───── Texte de la page ─────
Serigne Massamba Cissé affirme être obligé d’en passer par là. « Si j’avais les moyens nécessaires pour subvenir aux besoins de ces enfants, m’occuper de leur santé et faire en sorte qu’ils vivent dans de meilleures conditions, je ne les enverrais pas mendier. » La charge est en effet importante : il faut assurer les besoins des 72 enfants − que le maître coranique évalue à 20 000 francs CFA par jour −, mais aussi du maître coranique et de sa famille. Et Serigne Massamba Cissé a quatre épouses.
Affirmant être conscient de l’illégalité, théorique, de sa pratique, il ne compte cependant pas y mettre un terme dans l’immédiat : « Celui qui veut m’interdire de faire mendier les enfants doit trouver une solution, car les écoles françaises touchent de l’argent, et pas moi. »
Certains daraas proposent un autre modèle
Autre quartier, quatre daraas. Autre vision des choses, également. À Guédiawaye, dans la banlieue de Dakar, les talibés qui suivent l’enseignement de l’Imam Mouhamadou Niasse ne mendient pas. Le lieu où il enseigne le Coran n’est pas très différent de la plupart des daraas : un espace aménagé en extérieur, sous un couvert de béton. Quelques tapis posés au sol et, pour tout équipement pédagogique, les tablettes de bois sur lesquelles il inscrit les versets du Coran que le talibé doit apprendre. L’encre est constituée d’eau et des cendres du foyer qui sert à chauffer le repas des enfants. Mouhamadou Niasse assure aussi les cérémonies religieuses lors des mariages et décès dans le quartier. De quoi assurer un petit revenu.
─────
→ Exercices
a) D'après le texte sur les daraas, de qui la charge de Serigne Massamba Cissé oblige-t-elle à assurer les besoins ? Citez-les tous.
b) Remplacez « tapis » par « nattes » dans le texte sur les daraas, puis recopiez le passage de « Certains daraas proposent » à « un petit revenu. ».
c) Prolongez le texte sur les daraas après sa dernière phrase.
───── Extraits des données ─────
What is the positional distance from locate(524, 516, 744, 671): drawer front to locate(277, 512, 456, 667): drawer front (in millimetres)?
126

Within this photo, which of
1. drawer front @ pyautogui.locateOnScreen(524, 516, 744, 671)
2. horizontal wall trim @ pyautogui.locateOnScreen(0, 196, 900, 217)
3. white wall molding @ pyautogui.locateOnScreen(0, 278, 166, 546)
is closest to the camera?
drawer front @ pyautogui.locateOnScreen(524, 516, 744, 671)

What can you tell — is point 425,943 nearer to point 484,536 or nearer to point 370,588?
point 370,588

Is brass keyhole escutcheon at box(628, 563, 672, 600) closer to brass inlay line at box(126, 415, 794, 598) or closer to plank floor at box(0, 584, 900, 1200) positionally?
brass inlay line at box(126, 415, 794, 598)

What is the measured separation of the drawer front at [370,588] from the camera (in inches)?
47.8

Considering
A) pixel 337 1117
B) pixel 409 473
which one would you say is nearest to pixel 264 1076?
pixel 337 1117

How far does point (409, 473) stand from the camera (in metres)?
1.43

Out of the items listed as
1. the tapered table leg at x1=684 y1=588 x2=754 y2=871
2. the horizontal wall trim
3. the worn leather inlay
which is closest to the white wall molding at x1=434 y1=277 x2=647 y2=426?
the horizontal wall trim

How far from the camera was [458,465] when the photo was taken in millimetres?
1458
─────
───── Extraits des données ─────
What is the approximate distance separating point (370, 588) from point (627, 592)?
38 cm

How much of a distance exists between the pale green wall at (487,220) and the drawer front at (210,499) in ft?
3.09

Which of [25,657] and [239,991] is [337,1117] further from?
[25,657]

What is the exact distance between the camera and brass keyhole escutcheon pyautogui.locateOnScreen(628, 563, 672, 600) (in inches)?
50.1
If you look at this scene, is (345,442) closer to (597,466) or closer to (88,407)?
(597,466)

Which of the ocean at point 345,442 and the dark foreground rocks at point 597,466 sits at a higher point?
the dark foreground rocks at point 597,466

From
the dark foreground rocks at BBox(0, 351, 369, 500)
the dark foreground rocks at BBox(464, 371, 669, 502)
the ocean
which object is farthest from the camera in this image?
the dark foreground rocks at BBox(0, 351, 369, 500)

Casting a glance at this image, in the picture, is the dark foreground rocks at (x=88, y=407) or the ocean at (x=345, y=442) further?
─────
───── Extraits des données ─────
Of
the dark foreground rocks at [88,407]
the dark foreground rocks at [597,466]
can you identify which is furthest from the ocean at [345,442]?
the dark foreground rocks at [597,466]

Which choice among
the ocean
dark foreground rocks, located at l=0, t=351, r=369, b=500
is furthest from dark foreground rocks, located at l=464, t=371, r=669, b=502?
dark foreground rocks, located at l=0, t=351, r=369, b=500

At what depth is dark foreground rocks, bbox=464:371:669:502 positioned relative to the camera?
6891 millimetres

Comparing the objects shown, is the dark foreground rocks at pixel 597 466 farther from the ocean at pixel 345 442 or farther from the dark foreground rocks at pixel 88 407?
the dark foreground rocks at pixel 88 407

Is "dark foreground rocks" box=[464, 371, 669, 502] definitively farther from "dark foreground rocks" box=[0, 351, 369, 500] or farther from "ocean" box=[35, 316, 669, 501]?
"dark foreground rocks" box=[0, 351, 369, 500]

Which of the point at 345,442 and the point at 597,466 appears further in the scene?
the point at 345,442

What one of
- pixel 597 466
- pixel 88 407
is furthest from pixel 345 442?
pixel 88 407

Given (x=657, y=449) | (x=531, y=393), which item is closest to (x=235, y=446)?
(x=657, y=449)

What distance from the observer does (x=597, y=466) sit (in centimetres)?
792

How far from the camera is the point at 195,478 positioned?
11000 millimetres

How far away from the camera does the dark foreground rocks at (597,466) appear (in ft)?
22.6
─────
→ Réponses par consigne
a) Les 72 enfants, le maître coranique et sa famille.

b)
Certains daraas proposent un autre modèle
Autre quartier, quatre daraas. Autre vision des choses, également. À Guédiawaye, dans la banlieue de Dakar, les talibés qui suivent l’enseignement de l’Imam Mouhamadou Niasse ne mendient pas. Le lieu où il enseigne le Coran n’est pas très différent de la plupart des daraas : un espace aménagé en extérieur, sous un couvert de béton. Quelques nattes posés au sol et, pour tout équipement pédagogique, les tablettes de bois sur lesquelles il inscrit les versets du Coran que le talibé doit apprendre. L’encre est constituée d’eau et des cendres du foyer qui sert à chauffer le repas des enfants. Mouhamadou Niasse assure aussi les cérémonies religieuses lors des mariages et décès dans le quartier. De quoi assurer un petit revenu.

c)
Considérer qu’il faut les maltraiter ou les forcer à mendier est, à mon avis, contraire à l’Islam
Surtout, il s’appuie sur un comité de gestion pour assurer le fonctionnement de son école coranique. « Quand j’ai pris conscience qu’il y avait du danger dans la rue, je me suis dit qu’il fallait arrêter d’envoyer les enfants mendier. Puisque le daraa est dans une mosquée, et que cette mosquée est installée dans un quartier, j’ai tenu à élaborer un projet qui me permette d’instaurer un comité de gestion du daraa. Il met à contribution les parents et les autorités locales ainsi que des mécènes, qui m’aident à entretenir le daraa », explique Mouhamadou Niasse. La plupart des enfants dont il a la charge habitent dans le quartier, et rentrent dormir chez eux chaque soir. Et pour ceux qui habitent plus loin, un réseau de « marraines » les accueille pour la nuit.
Autre argument que l’imam Mouhamadou Niasse écarte : celui du présumé apprentissage de l’humilité que favoriserait la mendicité. Un argument parfois avancé par ceux qui s’opposent à l’interdiction de la mendicité des enfants. « Regardez les enfants, ici : ils sont assis au sol, apprennent tous de la même manière. Il n’y a pas de différence entre eux. Ils apprennent à respecter l’autre de cette manière, quelle que soit leur origine. Considérer qu’il faut les maltraiter ou les forcer à mendier est, à mon avis, contraire à l’Islam », explique-t-il.
Un discours qui « me vaut beaucoup d’ennemis et de critiques », glisse-t-il. Ce qui ne l’empêche pas de multiplier les interventions dans les conférences pour plaider en faveur du modèle qu’il a mis en place.
Application plus ferme de la loi ou moyens supplémentaires ?
« Pour nous, c’est un daraa modèle, c’est comme cela qu’ils devraient tous être », souligne Abdou Fodé Sow, responsable du centre d’accueil Yaakaaru Guneyi de Guédiawaye, qui a reçu une partie des enfants placés après avoir été retirés de la rue. Le constat qu’il dresse fait directement écho au rapport de Human Rights Watch.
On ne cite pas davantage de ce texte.